Fue entonces que Tomioka, quien hasta ese momento había permanecido en silencio, vigilante entre sombras y cadáveres, se giró apenas. Su mirada se desvió hacia Tanjiro, apenas un leve movimiento de los ojos. Su expresión, como siempre, era inescrutable: ni ira, ni compasión, solo la fría constancia de alguien que ha aprendido a avanzar, incluso con el alma rota.

—Levántate —ordenó. Su voz era calma, sin aristas, pero indiscutible.

Tanjiro lo miró, desconcertado. La orden no llevaba reproche, pero tampoco consuelo. Era como si viniera de alguien que ya había comprendido que el dolor no podía cambiar lo inevitable.

Antes de que pudiera reaccionar, Tomioka se acercó y, con un solo movimiento firme, lo sostuvo del brazo y lo obligó a incorporarse. No fue violento, pero sí inflexible. Tanjiro forcejeó al principio, impulsado por la necesidad de quedarse, de hacer algo, lo que fuera. Pero no había fuerza en su resistencia. Solo tristeza.

—¡Tomioka-san…! —murmuró, intentando liberarse—. Solo necesito un momento…

—No tienes ese lujo —replicó él, sin detenerse, sin mirar atrás.

Tanjiro no tuvo más opción que seguir caminando, llevado por el brazo de su compañero. Bajó la mirada, incapaz de sostener la vista del paisaje ensangrentado que desaparecía tras sus pasos. Sus dedos temblaban levemente, y su voz, quebrada, apenas se escuchó entre el sonido del viento.

—Al menos… que alguien los encuentre. Que alguien les dé un final más digno…

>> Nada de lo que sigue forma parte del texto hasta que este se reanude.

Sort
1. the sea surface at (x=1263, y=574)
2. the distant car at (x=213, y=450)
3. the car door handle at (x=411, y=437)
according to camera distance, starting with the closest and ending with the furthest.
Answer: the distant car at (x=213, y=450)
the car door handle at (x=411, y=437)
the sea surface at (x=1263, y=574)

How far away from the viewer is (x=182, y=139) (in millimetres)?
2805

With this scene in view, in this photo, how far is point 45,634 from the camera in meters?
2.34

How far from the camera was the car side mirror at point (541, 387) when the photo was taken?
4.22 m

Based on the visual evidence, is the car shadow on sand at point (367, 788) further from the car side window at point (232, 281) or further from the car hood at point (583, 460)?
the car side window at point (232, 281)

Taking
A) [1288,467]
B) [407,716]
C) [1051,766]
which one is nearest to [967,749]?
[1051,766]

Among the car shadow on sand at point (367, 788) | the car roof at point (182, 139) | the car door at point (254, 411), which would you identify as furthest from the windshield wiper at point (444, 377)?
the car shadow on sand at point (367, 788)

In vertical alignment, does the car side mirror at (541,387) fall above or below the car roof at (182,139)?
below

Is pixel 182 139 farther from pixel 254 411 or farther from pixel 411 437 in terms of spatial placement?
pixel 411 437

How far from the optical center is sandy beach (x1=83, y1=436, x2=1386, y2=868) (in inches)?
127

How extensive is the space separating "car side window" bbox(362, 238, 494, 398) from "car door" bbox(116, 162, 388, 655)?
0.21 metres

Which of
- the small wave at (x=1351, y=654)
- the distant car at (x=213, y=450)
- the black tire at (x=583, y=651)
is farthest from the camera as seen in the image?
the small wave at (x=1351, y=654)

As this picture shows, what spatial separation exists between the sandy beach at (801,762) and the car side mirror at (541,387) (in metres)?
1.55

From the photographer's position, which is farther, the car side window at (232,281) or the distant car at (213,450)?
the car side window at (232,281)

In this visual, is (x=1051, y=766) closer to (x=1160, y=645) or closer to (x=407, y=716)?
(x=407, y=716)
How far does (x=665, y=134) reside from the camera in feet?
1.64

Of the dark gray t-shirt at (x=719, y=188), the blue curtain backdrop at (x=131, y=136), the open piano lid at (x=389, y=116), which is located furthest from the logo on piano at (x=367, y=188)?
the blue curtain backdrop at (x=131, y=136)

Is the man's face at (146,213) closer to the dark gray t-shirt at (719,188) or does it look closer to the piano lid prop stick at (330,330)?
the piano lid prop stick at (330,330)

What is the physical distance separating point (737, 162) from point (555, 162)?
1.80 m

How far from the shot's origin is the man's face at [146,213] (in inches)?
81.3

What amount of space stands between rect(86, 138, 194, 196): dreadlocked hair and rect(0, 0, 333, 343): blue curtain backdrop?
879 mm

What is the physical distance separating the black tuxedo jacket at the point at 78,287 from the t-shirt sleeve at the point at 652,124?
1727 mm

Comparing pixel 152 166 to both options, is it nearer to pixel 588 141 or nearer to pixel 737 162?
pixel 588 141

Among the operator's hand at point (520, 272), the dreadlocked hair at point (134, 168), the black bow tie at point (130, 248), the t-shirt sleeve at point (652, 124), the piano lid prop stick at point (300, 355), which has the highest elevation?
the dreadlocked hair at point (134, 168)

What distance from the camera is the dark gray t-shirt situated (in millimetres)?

Sus palabras se perdieron entre susurros, tragadas por la brisa. Era una súplica sin destinatario, dirigida a un mundo indiferente.

 

Notes:

En cuanto a la vestimenta de Sabito, lleva la misma ropa que en la historia original, pero si les resulta más agradable imaginarlo con un atuendo distinto, siéntanse libres de hacerlo.

Probablemente el enfrentamiento contra Susamaru y Yahaba les haya parecido un poco corto, pero en esta ocasión Tanjiro no estaba solo. A su lado estaban Tomioka y Sabito, y para ellos, acabar con esos dos demonios no fue precisamente un reto.